Whose Scat is That? - Moose Edition

Whose Scat is That? - Moose Edition

This will be the first in a series of posts on identifying animals and the scat we all take care to step over on our travels.  Finding scat is an excellent way to get an insight into the type of creatures with which we're sharing the wild.  To start the series off we'll start with moose, a heavy hitter when it comes to the creation of some backcountry brown.

Moose are the largest members of the deer family, with males weighing up to 1400 lbs.  They can be found in the U.S. in Alaska, New England and the upper Rockies, and are wide spread across Canada and Russia.  Due to their size, signs of moose can be fairly easy to spot when you're out on the trail.  Large narrow hoofed footprints are a dead give away, as well as large game trails or large swaths of depressed grass that moose occasionally lay down in.  Though not normally aggressive, moose are known to charge when threatened, especially during their mating season in the fall.  Moose are solitary animals, with few predators, and can be surprisingly hard to find in the wild, considering their size.

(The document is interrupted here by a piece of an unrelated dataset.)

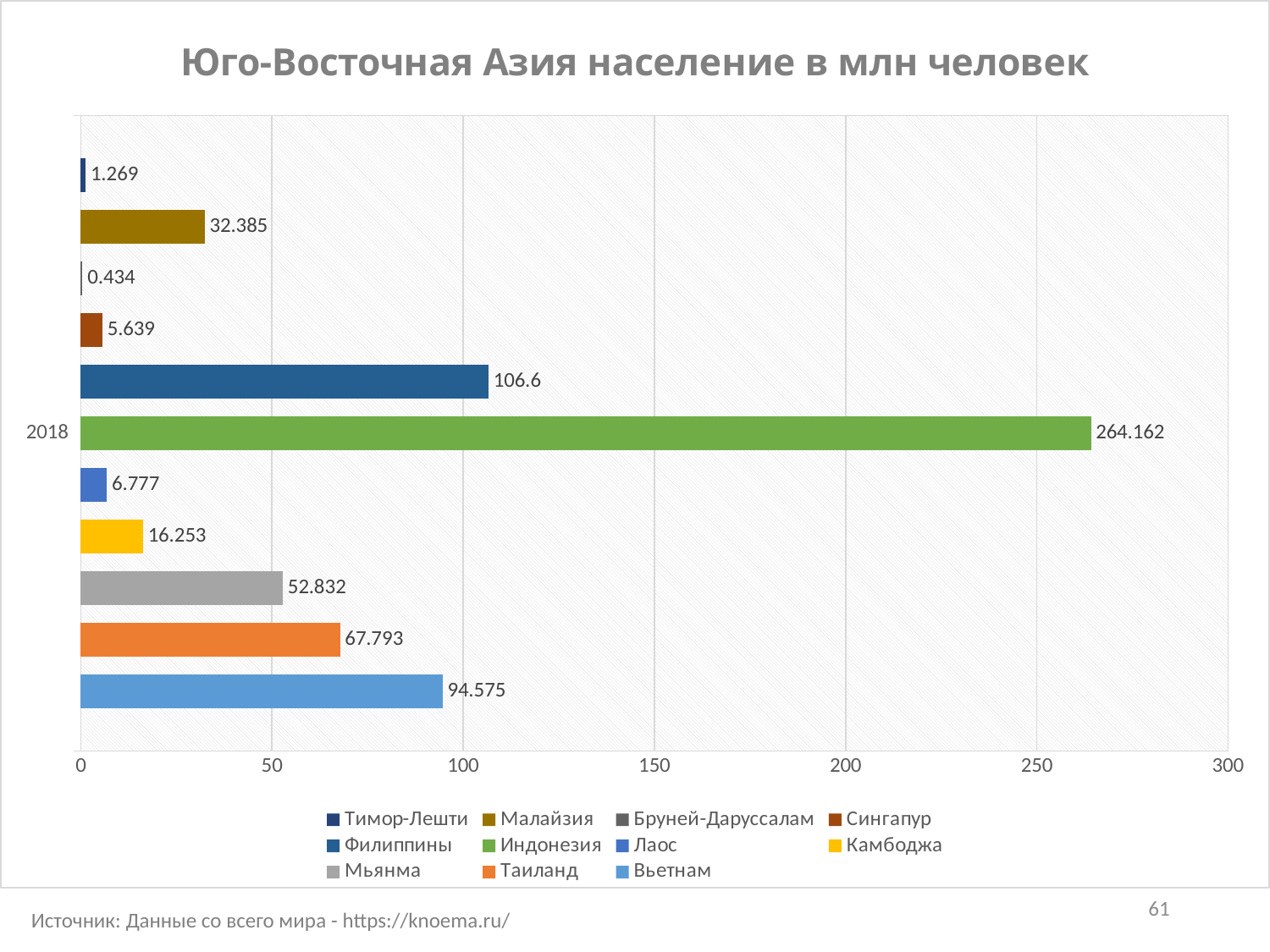
How many series does the legend list? 11 What is the difference between the values for Филиппины and Вьетнам? 12.025 What kind of chart is shown on the slide? Bar chart What is the population value shown for Вьетнам? 94.575 Which has a larger value, Малайзия or Камбоджа? Малайзия Is the value for Мьянма greater or less than 50? greater What is the population value shown for Индонезия? 264.162 What is the title of the chart? Юго-Восточная Азия население в млн человек Which country has the highest population in the chart? Индонезия Which country has the lowest population in the chart? Бруней-Даруссалам What is the population value shown for Бруней-Даруссалам? 0.434 What is the population value shown for Таиланд? 67.793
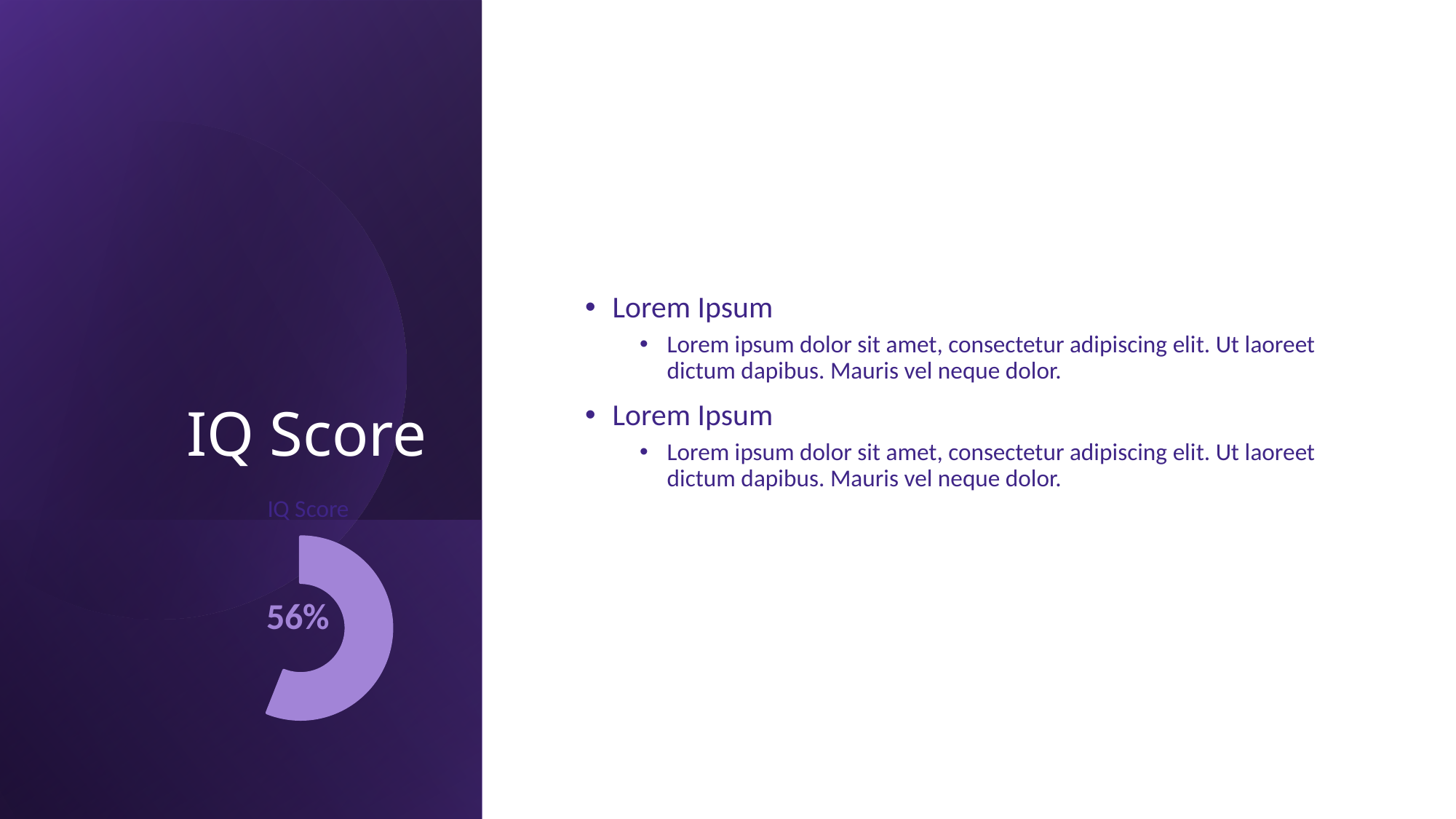
What is the chart's title? IQ Score Is the highlighted slice of the IQ Score chart more or less than half of the doughnut? more What kind of chart is shown on the slide? doughnut chart What share of the IQ Score doughnut does the highlighted slice represent? 56% What percentage is printed on the IQ Score doughnut chart? 56% What colour is the highlighted slice of the IQ Score doughnut chart? light purple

Water sources with abundant vegetation are excellent places to look.  Moose need to eat at least 50-60 lbs. of food per day to survive.  Their scat is simple to identify, and is an easy hint to when you've entered their territory.  In the winter and early spring, look for piles consisting of distinct round deposits, about 1 inch in diameter, a result of a diet of woody twigs.  Old scat will dry out, but retain its pellet form.  As green vegetation grows more abundant, the scat will appear softer, becoming closer to the look of cow patties.  Don't mistake moose poop for bears'.  Unlike bears, moose are ruminants, and won't have any visible bits of undigested food in their droppings.

When it comes to poo, a moose's droppings actually have some appeal in the modern world.  People routinely collect the pellets and coat them in polyurethane to seal and strengthen them.  They are then fashioned into jewelry, ornaments, and more.  What better gift for that outdoor loving sweetheart then a genuine moose poop pendant.